Written request: Copy all of the material below word for word, leaving out the pictures.

Provided records:
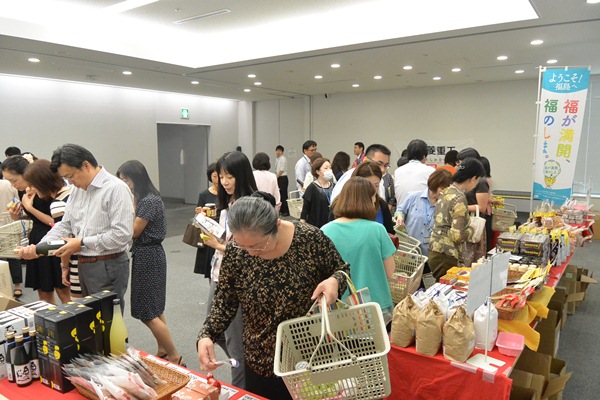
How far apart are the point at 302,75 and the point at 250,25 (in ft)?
6.63

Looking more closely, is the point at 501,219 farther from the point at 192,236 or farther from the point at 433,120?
the point at 433,120

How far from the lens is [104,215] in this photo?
2430 millimetres

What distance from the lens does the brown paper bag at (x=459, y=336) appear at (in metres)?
1.72

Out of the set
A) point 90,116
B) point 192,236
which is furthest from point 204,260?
point 90,116

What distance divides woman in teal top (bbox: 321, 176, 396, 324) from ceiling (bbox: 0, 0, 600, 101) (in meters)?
3.03

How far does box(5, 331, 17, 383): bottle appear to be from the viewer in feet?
4.75

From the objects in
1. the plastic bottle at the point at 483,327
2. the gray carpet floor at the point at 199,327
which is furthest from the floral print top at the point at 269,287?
the gray carpet floor at the point at 199,327

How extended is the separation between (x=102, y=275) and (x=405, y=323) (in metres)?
1.79

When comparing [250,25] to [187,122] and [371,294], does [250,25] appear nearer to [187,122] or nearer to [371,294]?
[371,294]

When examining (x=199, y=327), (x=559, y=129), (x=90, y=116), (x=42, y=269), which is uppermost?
(x=90, y=116)

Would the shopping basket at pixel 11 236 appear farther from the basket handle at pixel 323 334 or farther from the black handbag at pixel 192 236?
the basket handle at pixel 323 334

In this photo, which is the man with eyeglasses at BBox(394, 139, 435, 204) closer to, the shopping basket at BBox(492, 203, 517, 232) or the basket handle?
the shopping basket at BBox(492, 203, 517, 232)

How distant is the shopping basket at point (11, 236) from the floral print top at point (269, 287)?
9.33 ft

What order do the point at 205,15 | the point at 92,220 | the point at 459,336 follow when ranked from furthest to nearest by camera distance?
the point at 205,15 → the point at 92,220 → the point at 459,336
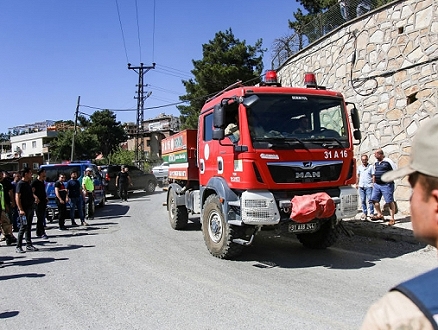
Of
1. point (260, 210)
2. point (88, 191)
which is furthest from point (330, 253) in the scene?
point (88, 191)

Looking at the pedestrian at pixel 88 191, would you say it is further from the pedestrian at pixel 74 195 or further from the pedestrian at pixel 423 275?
the pedestrian at pixel 423 275

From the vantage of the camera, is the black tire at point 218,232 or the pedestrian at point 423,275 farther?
the black tire at point 218,232

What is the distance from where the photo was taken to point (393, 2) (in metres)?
11.0

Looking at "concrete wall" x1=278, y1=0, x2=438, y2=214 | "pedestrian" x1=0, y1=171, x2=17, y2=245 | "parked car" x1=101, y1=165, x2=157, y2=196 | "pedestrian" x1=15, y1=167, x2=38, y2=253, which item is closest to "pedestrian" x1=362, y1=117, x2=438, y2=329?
"pedestrian" x1=15, y1=167, x2=38, y2=253

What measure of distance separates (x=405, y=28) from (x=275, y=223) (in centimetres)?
788

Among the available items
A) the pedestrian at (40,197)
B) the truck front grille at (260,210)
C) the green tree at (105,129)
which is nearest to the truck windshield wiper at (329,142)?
the truck front grille at (260,210)

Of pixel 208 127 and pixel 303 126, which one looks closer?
pixel 303 126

Final result:
How far apart are the point at 302,75 and the point at 250,25 (in ft)?
6.63

Looking more closely, is the point at 501,219 farther from the point at 192,236 or farther from the point at 433,120?
the point at 433,120

How far from the lens is [104,215] in this photo?
2430 millimetres

What distance from the lens does the brown paper bag at (x=459, y=336) appear at (in metres)?
1.72

Out of the set
A) point 90,116
B) point 192,236
which is furthest from point 204,260?
point 90,116

What distance divides woman in teal top (bbox: 321, 176, 396, 324) from ceiling (bbox: 0, 0, 600, 101) (in meters)?
3.03

How far does box(5, 331, 17, 383): bottle appear to be from the viewer in feet?
4.75

From the objects in
1. the plastic bottle at the point at 483,327
2. the gray carpet floor at the point at 199,327
which is furthest from the floral print top at the point at 269,287?
the gray carpet floor at the point at 199,327

How extended is the separation between (x=102, y=275) and (x=405, y=323) (in metres)?
1.79

When comparing [250,25] to [187,122] and [371,294], does [250,25] appear nearer to [187,122] or nearer to [371,294]?
[371,294]

When examining (x=199, y=327), (x=559, y=129), (x=90, y=116), (x=42, y=269), which is uppermost?
(x=90, y=116)

Would the shopping basket at pixel 11 236 appear farther from the basket handle at pixel 323 334 or farther from the black handbag at pixel 192 236?
the basket handle at pixel 323 334

In this photo, which is the man with eyeglasses at BBox(394, 139, 435, 204) closer to, the shopping basket at BBox(492, 203, 517, 232) or the basket handle?
the shopping basket at BBox(492, 203, 517, 232)

How distant is the shopping basket at point (11, 236) from the floral print top at point (269, 287)?
9.33 ft

What order do the point at 205,15 | the point at 92,220 | the point at 459,336 follow when ranked from furthest to nearest by camera distance?
the point at 205,15 → the point at 92,220 → the point at 459,336
Of
1. point (260, 210)
2. point (88, 191)
which is furthest from point (330, 253) in the scene?
point (88, 191)

Looking at the pedestrian at pixel 88 191, would you say it is further from the pedestrian at pixel 74 195 or further from the pedestrian at pixel 423 275?
the pedestrian at pixel 423 275

From the vantage of the camera, is the black tire at point 218,232 or the pedestrian at point 423,275 farther?
the black tire at point 218,232

What is the distance from where the photo was taken to point (393, 2) (in metres)?
11.0

Looking at "concrete wall" x1=278, y1=0, x2=438, y2=214 | "pedestrian" x1=0, y1=171, x2=17, y2=245 | "parked car" x1=101, y1=165, x2=157, y2=196 | "pedestrian" x1=15, y1=167, x2=38, y2=253, which item is closest to "pedestrian" x1=362, y1=117, x2=438, y2=329?
"pedestrian" x1=15, y1=167, x2=38, y2=253

What measure of distance separates (x=405, y=28) from (x=275, y=223) (in centimetres)?
788

Among the available items
A) the pedestrian at (40,197)
B) the truck front grille at (260,210)
C) the green tree at (105,129)
which is nearest to the truck windshield wiper at (329,142)?
the truck front grille at (260,210)

Of pixel 208 127 and pixel 303 126, which one looks closer?
pixel 303 126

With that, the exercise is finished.